--- Start ---
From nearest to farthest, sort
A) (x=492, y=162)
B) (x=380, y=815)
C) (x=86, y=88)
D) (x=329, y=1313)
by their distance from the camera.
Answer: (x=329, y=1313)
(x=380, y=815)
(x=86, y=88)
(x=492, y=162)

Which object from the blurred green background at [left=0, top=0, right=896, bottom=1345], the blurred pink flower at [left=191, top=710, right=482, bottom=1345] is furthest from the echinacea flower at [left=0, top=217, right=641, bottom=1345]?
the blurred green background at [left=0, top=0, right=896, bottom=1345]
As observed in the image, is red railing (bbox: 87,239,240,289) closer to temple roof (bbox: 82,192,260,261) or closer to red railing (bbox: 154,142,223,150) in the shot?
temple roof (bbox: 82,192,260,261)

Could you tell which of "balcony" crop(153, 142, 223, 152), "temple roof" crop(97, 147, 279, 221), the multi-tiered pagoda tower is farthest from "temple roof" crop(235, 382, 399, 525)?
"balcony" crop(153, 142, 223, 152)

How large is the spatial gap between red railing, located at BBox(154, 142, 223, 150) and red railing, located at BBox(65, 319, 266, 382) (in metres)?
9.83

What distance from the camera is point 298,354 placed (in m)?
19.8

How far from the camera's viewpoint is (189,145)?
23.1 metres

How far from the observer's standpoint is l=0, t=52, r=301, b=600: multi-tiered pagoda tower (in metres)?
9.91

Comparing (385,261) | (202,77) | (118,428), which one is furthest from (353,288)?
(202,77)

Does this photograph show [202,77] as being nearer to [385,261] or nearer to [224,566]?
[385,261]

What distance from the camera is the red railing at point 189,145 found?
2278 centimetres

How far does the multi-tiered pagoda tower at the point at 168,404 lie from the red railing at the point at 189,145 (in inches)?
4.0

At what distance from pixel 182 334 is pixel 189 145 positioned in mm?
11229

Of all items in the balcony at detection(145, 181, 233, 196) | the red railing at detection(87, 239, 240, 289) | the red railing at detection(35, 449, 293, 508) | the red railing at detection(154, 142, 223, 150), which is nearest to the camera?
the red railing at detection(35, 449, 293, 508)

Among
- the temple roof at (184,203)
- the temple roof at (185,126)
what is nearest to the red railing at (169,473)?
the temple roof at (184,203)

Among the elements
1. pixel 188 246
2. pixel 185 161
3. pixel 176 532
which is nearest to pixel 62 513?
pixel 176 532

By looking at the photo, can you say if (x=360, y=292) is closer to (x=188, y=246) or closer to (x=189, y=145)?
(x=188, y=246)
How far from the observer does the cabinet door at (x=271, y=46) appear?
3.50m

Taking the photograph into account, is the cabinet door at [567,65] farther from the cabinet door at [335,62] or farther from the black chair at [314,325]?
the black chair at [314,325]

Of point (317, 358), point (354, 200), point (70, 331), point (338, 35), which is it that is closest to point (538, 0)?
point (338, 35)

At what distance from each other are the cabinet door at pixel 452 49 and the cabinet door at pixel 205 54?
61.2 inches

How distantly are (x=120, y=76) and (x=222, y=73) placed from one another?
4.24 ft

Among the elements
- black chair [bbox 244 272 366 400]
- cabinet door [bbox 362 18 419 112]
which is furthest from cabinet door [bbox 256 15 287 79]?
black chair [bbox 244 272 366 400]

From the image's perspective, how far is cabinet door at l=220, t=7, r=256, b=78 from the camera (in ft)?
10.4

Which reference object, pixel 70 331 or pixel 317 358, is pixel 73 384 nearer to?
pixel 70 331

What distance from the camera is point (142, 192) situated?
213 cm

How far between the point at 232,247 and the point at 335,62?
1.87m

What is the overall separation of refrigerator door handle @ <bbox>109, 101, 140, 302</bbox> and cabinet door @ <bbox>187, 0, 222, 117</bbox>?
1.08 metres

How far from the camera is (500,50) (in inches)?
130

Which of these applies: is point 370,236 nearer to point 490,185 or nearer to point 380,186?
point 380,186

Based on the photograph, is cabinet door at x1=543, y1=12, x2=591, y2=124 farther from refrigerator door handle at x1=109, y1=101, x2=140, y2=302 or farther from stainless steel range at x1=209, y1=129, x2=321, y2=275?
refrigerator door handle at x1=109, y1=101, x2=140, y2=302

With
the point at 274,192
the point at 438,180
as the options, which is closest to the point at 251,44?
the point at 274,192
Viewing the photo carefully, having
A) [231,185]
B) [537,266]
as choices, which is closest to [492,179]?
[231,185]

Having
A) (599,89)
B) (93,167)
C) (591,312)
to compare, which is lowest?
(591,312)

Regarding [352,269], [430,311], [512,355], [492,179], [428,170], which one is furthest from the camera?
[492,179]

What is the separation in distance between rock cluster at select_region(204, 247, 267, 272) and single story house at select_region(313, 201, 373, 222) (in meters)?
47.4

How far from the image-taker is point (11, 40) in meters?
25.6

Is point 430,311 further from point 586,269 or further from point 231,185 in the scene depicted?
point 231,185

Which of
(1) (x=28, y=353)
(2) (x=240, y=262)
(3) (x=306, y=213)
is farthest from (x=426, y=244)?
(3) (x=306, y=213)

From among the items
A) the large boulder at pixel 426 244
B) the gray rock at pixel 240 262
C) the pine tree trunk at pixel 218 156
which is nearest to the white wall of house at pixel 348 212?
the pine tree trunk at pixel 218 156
--- End ---
▸ **Exercise instructions**:
Output all preceding records character for character.

▸ **Answer to this problem**:
From nearest to farthest, sort
A) (x=492, y=162)
B) (x=380, y=815)
C) (x=86, y=88)
D) (x=329, y=1313)
by their distance from the camera.
Answer: (x=329, y=1313)
(x=380, y=815)
(x=86, y=88)
(x=492, y=162)

Which object from the blurred green background at [left=0, top=0, right=896, bottom=1345], the blurred pink flower at [left=191, top=710, right=482, bottom=1345] is furthest from the echinacea flower at [left=0, top=217, right=641, bottom=1345]?
the blurred green background at [left=0, top=0, right=896, bottom=1345]
As observed in the image, is red railing (bbox: 87,239,240,289) closer to temple roof (bbox: 82,192,260,261) or closer to red railing (bbox: 154,142,223,150) in the shot?
temple roof (bbox: 82,192,260,261)

Could you tell which of "balcony" crop(153, 142, 223, 152), "temple roof" crop(97, 147, 279, 221), the multi-tiered pagoda tower is farthest from "temple roof" crop(235, 382, 399, 525)?
"balcony" crop(153, 142, 223, 152)

How large is the spatial gap between red railing, located at BBox(154, 142, 223, 150) and red railing, located at BBox(65, 319, 266, 382) (in metres)?
9.83

What distance from the camera is point 298,354 placed (in m)?
19.8

How far from the camera's viewpoint is (189,145)?
23.1 metres

How far from the observer's standpoint is l=0, t=52, r=301, b=600: multi-tiered pagoda tower (in metres)?
9.91

Comparing (385,261) | (202,77) | (118,428), which one is furthest from (353,288)?
(202,77)

Does this photograph show [202,77] as being nearer to [385,261] or nearer to [224,566]?
[385,261]

What distance from the camera is the red railing at point 189,145 found?
2278 centimetres

How far does the multi-tiered pagoda tower at the point at 168,404 lie from the red railing at the point at 189,145 (in inches)?
4.0

At what distance from pixel 182 334 is pixel 189 145 positioned in mm?
11229

Of all items in the balcony at detection(145, 181, 233, 196) | the red railing at detection(87, 239, 240, 289) | the red railing at detection(35, 449, 293, 508) | the red railing at detection(154, 142, 223, 150), which is nearest to the camera?
the red railing at detection(35, 449, 293, 508)

Among
- the temple roof at (184,203)
- the temple roof at (185,126)
what is nearest to the red railing at (169,473)?
the temple roof at (184,203)

Among the elements
1. pixel 188 246
2. pixel 185 161
3. pixel 176 532
which is nearest to pixel 62 513?
pixel 176 532

By looking at the photo, can you say if (x=360, y=292) is closer to (x=188, y=246) or closer to (x=189, y=145)?
(x=188, y=246)
How far from the observer does the cabinet door at (x=271, y=46) appear?
3.50m

Taking the photograph into account, is the cabinet door at [567,65] farther from the cabinet door at [335,62] or farther from the black chair at [314,325]?
the black chair at [314,325]

Of point (317, 358), point (354, 200), point (70, 331), point (338, 35), which is it that is closest to point (538, 0)?
point (338, 35)

At what distance from each other are the cabinet door at pixel 452 49 and the cabinet door at pixel 205 54?
61.2 inches

How distantly are (x=120, y=76) and (x=222, y=73) placed from one another?
4.24 ft

Among the elements
- black chair [bbox 244 272 366 400]
- cabinet door [bbox 362 18 419 112]
which is furthest from cabinet door [bbox 256 15 287 79]?
black chair [bbox 244 272 366 400]

From the image's perspective, how far is cabinet door at l=220, t=7, r=256, b=78 from the camera (in ft)?
10.4

Which reference object, pixel 70 331 or pixel 317 358, is pixel 73 384 nearer to?
pixel 70 331

What distance from the camera is point (142, 192) situated?
213 cm

How far between the point at 232,247 and the point at 335,62?
1.87m

What is the overall separation of refrigerator door handle @ <bbox>109, 101, 140, 302</bbox> and cabinet door @ <bbox>187, 0, 222, 117</bbox>?
1.08 metres

How far from the camera is (500,50) (in inches)?
130

Which of these applies: is point 370,236 nearer to point 490,185 or nearer to point 380,186?
point 380,186

Based on the photograph, is cabinet door at x1=543, y1=12, x2=591, y2=124 farther from refrigerator door handle at x1=109, y1=101, x2=140, y2=302 or farther from stainless steel range at x1=209, y1=129, x2=321, y2=275?
refrigerator door handle at x1=109, y1=101, x2=140, y2=302

With
the point at 274,192
the point at 438,180
as the options, which is closest to the point at 251,44?
the point at 274,192
Viewing the photo carefully, having
A) [231,185]
B) [537,266]
as choices, which is closest to [492,179]?
[231,185]

Having
A) (599,89)
B) (93,167)
C) (591,312)
to compare, which is lowest?
(591,312)

Regarding [352,269], [430,311], [512,355], [492,179], [428,170], which one is furthest from the camera?
[492,179]

What is the separation in distance between rock cluster at select_region(204, 247, 267, 272) and single story house at select_region(313, 201, 373, 222) (in meters)?
47.4

How far from the image-taker is point (11, 40) in meters?
25.6

Is point 430,311 further from point 586,269 or further from point 231,185 in the scene depicted?
point 231,185

Which of
(1) (x=28, y=353)
(2) (x=240, y=262)
(3) (x=306, y=213)
is farthest from (x=426, y=244)?
(3) (x=306, y=213)

From among the items
A) the large boulder at pixel 426 244
B) the gray rock at pixel 240 262
C) the pine tree trunk at pixel 218 156
which is nearest to the white wall of house at pixel 348 212?
the pine tree trunk at pixel 218 156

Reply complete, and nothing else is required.